What is needed = Each line of the data below that includes the string "word" must be copied.

Records supplied =
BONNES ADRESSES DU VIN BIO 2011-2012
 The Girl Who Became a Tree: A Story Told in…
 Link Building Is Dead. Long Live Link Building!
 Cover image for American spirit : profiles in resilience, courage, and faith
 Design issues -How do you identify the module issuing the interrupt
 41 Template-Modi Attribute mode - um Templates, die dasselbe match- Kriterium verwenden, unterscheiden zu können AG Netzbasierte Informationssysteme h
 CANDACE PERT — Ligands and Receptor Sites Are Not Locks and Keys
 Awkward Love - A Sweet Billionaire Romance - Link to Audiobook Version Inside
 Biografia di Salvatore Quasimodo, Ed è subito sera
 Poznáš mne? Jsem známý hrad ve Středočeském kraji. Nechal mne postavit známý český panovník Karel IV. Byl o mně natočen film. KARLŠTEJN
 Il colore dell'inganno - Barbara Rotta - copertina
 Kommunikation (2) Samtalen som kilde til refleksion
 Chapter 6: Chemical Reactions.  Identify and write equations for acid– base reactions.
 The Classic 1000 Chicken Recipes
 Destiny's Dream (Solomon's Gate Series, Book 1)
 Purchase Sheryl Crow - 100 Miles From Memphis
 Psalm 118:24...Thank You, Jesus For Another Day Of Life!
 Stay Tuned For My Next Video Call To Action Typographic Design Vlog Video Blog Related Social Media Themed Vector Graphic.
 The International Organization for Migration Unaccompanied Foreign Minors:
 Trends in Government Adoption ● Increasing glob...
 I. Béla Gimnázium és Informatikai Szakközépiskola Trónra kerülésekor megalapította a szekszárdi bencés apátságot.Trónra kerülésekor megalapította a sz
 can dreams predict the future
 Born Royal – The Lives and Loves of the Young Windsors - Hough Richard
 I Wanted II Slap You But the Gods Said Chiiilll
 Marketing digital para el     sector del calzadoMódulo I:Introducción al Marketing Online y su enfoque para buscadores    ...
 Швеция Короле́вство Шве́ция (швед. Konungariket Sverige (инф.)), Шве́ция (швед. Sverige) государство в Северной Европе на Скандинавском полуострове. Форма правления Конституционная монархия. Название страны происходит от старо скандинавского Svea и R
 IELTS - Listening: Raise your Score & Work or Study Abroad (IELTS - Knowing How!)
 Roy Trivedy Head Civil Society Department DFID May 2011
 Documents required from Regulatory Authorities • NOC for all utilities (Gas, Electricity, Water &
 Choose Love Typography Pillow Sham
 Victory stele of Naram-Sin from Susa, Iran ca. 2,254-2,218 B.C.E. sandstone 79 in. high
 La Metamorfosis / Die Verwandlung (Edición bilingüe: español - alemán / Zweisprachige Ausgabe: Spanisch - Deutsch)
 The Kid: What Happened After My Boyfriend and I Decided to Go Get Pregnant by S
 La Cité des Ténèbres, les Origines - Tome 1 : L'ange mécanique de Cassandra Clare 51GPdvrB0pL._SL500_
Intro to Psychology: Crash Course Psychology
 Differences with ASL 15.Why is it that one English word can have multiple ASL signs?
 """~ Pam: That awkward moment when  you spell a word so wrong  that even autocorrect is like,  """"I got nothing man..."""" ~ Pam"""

Response =
 Differences with ASL 15.Why is it that one English word can have multiple ASL signs?
 """~ Pam: That awkward moment when  you spell a word so wrong  that even autocorrect is like,  """"I got nothing man..."""" ~ Pam"""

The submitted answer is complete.